[Dataset entries]
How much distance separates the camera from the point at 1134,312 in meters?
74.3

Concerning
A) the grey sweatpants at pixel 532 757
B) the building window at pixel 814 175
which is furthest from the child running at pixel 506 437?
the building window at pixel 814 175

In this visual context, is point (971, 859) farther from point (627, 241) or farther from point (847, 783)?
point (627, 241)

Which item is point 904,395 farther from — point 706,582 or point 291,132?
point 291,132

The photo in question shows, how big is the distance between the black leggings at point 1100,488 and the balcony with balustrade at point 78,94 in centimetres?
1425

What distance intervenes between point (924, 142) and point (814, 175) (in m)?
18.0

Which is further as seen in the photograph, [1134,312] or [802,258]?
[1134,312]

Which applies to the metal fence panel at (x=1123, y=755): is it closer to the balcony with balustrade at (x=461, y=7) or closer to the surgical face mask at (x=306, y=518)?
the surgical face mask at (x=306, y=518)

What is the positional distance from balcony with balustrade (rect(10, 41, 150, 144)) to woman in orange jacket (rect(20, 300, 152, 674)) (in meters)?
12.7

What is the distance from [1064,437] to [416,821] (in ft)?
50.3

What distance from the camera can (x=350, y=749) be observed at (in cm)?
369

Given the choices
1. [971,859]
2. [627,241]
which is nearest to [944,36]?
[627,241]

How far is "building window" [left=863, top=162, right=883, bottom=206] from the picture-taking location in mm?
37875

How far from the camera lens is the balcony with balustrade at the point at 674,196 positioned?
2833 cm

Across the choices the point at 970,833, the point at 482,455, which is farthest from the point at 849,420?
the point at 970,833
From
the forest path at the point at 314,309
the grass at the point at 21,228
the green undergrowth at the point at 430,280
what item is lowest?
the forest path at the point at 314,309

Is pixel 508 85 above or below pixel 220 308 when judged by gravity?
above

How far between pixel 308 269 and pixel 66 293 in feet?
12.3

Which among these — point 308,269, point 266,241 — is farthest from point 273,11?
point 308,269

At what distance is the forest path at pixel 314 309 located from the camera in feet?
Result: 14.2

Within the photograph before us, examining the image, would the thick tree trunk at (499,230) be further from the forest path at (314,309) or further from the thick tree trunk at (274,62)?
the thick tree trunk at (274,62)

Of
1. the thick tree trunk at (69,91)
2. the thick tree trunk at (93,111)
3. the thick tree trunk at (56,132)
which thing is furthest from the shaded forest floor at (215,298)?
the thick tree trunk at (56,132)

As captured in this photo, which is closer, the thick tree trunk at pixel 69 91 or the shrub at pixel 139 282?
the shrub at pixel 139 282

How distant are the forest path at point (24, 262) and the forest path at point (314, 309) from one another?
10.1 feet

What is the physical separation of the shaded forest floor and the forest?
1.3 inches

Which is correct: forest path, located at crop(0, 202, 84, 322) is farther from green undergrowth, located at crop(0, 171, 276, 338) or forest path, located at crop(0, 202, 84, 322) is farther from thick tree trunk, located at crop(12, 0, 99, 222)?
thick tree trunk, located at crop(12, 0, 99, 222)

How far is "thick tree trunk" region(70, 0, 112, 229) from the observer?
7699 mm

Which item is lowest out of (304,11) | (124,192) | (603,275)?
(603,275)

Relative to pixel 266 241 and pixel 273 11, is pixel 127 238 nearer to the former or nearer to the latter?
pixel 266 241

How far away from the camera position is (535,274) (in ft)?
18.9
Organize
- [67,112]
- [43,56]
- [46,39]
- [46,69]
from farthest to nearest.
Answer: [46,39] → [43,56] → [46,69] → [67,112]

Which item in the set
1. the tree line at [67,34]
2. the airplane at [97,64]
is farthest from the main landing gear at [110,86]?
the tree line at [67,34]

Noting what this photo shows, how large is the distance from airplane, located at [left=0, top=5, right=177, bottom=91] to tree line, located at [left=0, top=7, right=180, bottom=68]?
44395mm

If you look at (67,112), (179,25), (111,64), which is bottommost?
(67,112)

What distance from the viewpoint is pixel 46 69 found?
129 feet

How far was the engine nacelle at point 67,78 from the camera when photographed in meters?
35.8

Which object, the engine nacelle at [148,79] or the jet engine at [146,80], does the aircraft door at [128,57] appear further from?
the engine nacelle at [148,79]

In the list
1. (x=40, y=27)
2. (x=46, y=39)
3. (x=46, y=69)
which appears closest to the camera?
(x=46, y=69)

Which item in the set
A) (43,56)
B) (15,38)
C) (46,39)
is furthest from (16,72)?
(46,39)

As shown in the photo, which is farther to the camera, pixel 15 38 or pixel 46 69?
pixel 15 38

[Your task]
Return all of the records above word for word, with no changes.

[Output]
How much distance separates the camera from the point at 1134,312 in meters?
74.3

Concerning
A) the grey sweatpants at pixel 532 757
B) the building window at pixel 814 175
which is furthest from the child running at pixel 506 437?
the building window at pixel 814 175

In this visual context, is point (971, 859) farther from point (627, 241) or farther from point (847, 783)?
point (627, 241)

Which item is point 904,395 farther from — point 706,582 or point 291,132?
point 291,132

The photo in question shows, how big is the distance between the black leggings at point 1100,488 and the balcony with balustrade at point 78,94 in centimetres?
1425

What distance intervenes between point (924, 142) and point (814, 175) (in m)?
18.0

Which is further as seen in the photograph, [1134,312] or [802,258]?
[1134,312]

Which applies to the metal fence panel at (x=1123, y=755): is it closer to the balcony with balustrade at (x=461, y=7) or closer to the surgical face mask at (x=306, y=518)?
the surgical face mask at (x=306, y=518)

What is the positional distance from balcony with balustrade (rect(10, 41, 150, 144)) to woman in orange jacket (rect(20, 300, 152, 674)) (in meters)?
12.7

What is the distance from [1064,437] to [416,821] (in ft)?
50.3

What distance from the camera can (x=350, y=749) be observed at (in cm)?
369

Given the choices
1. [971,859]
2. [627,241]
which is nearest to [944,36]?
[627,241]

How far is "building window" [left=863, top=162, right=883, bottom=206] from the picture-taking location in mm?
37875

How far from the camera lens is the balcony with balustrade at the point at 674,196 positioned?
2833 cm

Across the choices the point at 970,833, the point at 482,455, which is farthest from the point at 849,420?
the point at 970,833
From
the forest path at the point at 314,309
the grass at the point at 21,228
the green undergrowth at the point at 430,280
what item is lowest?
the forest path at the point at 314,309

Is pixel 508 85 above or below pixel 220 308 when judged by gravity?
above

How far between pixel 308 269 and pixel 66 293 in feet?
12.3

Which among these — point 308,269, point 266,241 — is farthest from point 273,11?
point 308,269

At what distance is the forest path at pixel 314 309 located from the camera in feet?
Result: 14.2

Within the photograph before us, examining the image, would the thick tree trunk at (499,230) be further from the forest path at (314,309) or further from the thick tree trunk at (274,62)?
the thick tree trunk at (274,62)

Of
1. the thick tree trunk at (69,91)
2. the thick tree trunk at (93,111)
3. the thick tree trunk at (56,132)
which thing is furthest from the shaded forest floor at (215,298)?
the thick tree trunk at (56,132)

As captured in this photo, which is closer, the thick tree trunk at pixel 69 91 or the shrub at pixel 139 282?
the shrub at pixel 139 282

How distant are the forest path at point (24, 262) and the forest path at point (314, 309) from one another?
10.1 feet

What is the physical separation of the shaded forest floor and the forest?
1.3 inches

Which is correct: forest path, located at crop(0, 202, 84, 322) is farther from green undergrowth, located at crop(0, 171, 276, 338) or forest path, located at crop(0, 202, 84, 322) is farther from thick tree trunk, located at crop(12, 0, 99, 222)?
thick tree trunk, located at crop(12, 0, 99, 222)

How far is "thick tree trunk" region(70, 0, 112, 229) from the observer?
7699 mm

Which item is lowest out of (304,11) | (124,192) | (603,275)?
(603,275)

Relative to pixel 266 241 and pixel 273 11, is pixel 127 238 nearer to the former or nearer to the latter?
pixel 266 241

How far away from the camera position is (535,274) (in ft)?
18.9
Organize
- [67,112]
- [43,56]
- [46,39]
- [46,69]
from farthest to nearest.
Answer: [46,39] → [43,56] → [46,69] → [67,112]

Which item in the set
1. the tree line at [67,34]
2. the airplane at [97,64]
is farthest from the main landing gear at [110,86]?
the tree line at [67,34]

Noting what this photo shows, how large is the distance from airplane, located at [left=0, top=5, right=177, bottom=91] to tree line, located at [left=0, top=7, right=180, bottom=68]?
44395mm

If you look at (67,112), (179,25), (111,64), which is bottommost?
(67,112)

What distance from the viewpoint is pixel 46 69 found?
129 feet

How far was the engine nacelle at point 67,78 from the camera when photographed in meters?
35.8

Which object, the engine nacelle at [148,79] or the jet engine at [146,80], does the aircraft door at [128,57] appear further from?
the engine nacelle at [148,79]

In the list
1. (x=40, y=27)
2. (x=46, y=39)
3. (x=46, y=69)
which appears closest to the camera?
(x=46, y=69)

Which item in the set
A) (43,56)
B) (15,38)
C) (46,39)
is furthest from (16,72)?
(46,39)

As shown in the photo, which is farther to the camera, pixel 15 38 or pixel 46 69?
pixel 15 38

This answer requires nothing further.